=== Problem statement ===
Carry on the mailing-list message about inband styling in WebVTT, picking up right after its last sentence.

=== Selected extract ===
◆ ◆ ◆ ◆ ◆
Re: Inband styling (was Re: Evidence of 'Wide Review' needed for VTT) from Philip Jägenstedt on 2015-10-22 (public-texttracks@w3.org from October 2015)

From: Philip Jägenstedt <philipj@opera.com>
Date: Thu, 22 Oct 2015 13:36:40 +0200
To: Cyril Concolato <cyril.concolato@telecom-paristech.fr>
Cc: "public-texttracks@w3.org" <public-texttracks@w3.org>
Message-ID: <CAMQvoCnQxmOEdGy33cvfTACzdDku8G61kT55rJyyTttxwThWKQ@mail.gmail.com>

On Thu, Oct 22, 2015 at 10:47 AM, Cyril Concolato
<cyril.concolato@telecom-paristech.fr> wrote:
> Le 21/10/2015 15:39, Philip Jägenstedt a écrit :
>>
>> In the DASH/MP4/VTT software stack, is WebVTT the input or the output, and
>> is it a file or a stream? AFAICT, the only issue would be with a WebVTT
>> input stream (using the syntax in the spec, not any other framing) with
>> STYLE blocks at the end, but since streaming standalone WebVTT doesn't exist
>> yet I'm uncertain if that's really what you mean.
◆ ◆ ◆ ◆ ◆
=== Data under study ===
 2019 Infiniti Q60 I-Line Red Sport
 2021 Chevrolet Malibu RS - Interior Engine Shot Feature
◆ ◆ ◆ ◆ ◆
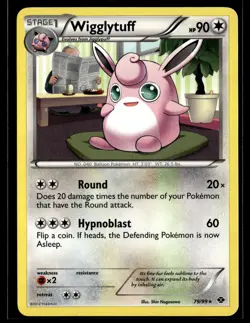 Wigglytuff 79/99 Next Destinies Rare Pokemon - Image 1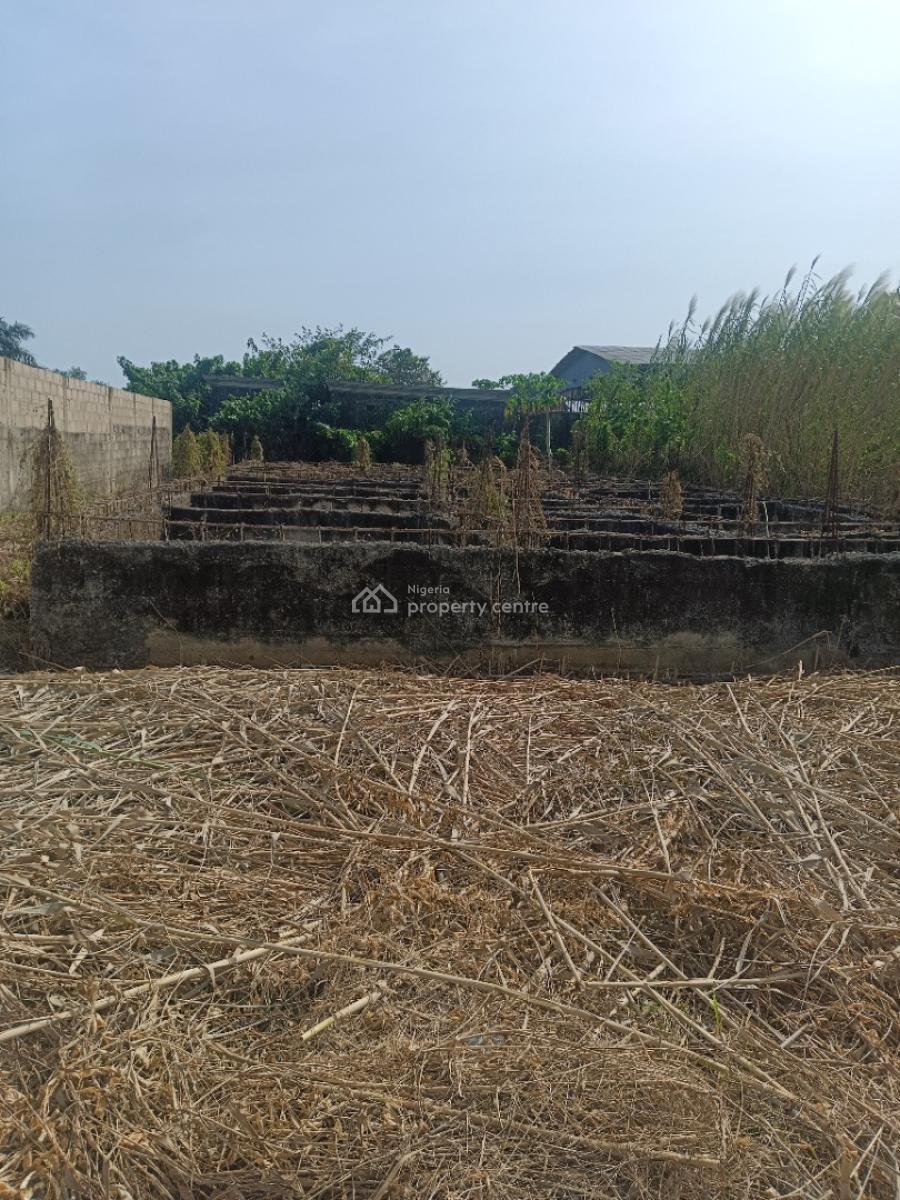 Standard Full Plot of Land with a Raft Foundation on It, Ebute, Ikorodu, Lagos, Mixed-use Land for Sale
◆ ◆ ◆ ◆ ◆
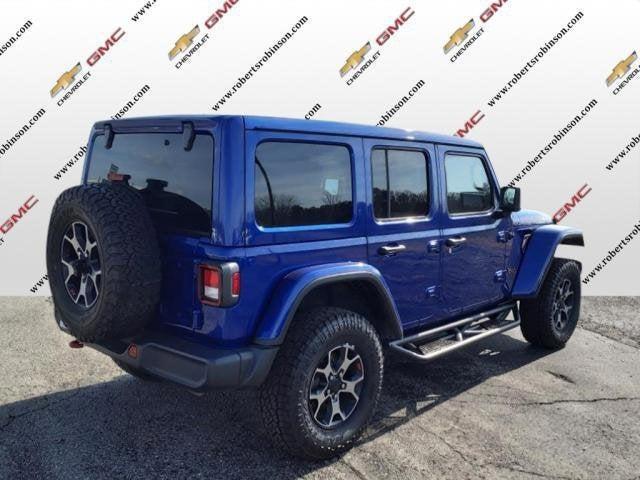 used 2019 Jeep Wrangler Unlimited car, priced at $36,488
◆ ◆ ◆ ◆ ◆
=== Result of this exercise ===
>
> These are the good questions. It is currently possible to have a
> never-ending WebVTT file being produced live, delivered over HTTP (e.g.
> using chunked transfer encoding). Such WebVTT 'stream' cannot easily be
> consumed by a browser today because the Streams API is not there yet, but it
> will be available in the future. Other (non-browser) WebVTT implementations
> can already use that today. This might require careful creation of cues to
> insure that each point is a random access, but that's possible today.
> Several services can be done based on that: think of a WebRadio with
> subtitling. Regarding MP4 packagine, an implementation could consume such
> stream and produces MP4 segments on the fly, if needed.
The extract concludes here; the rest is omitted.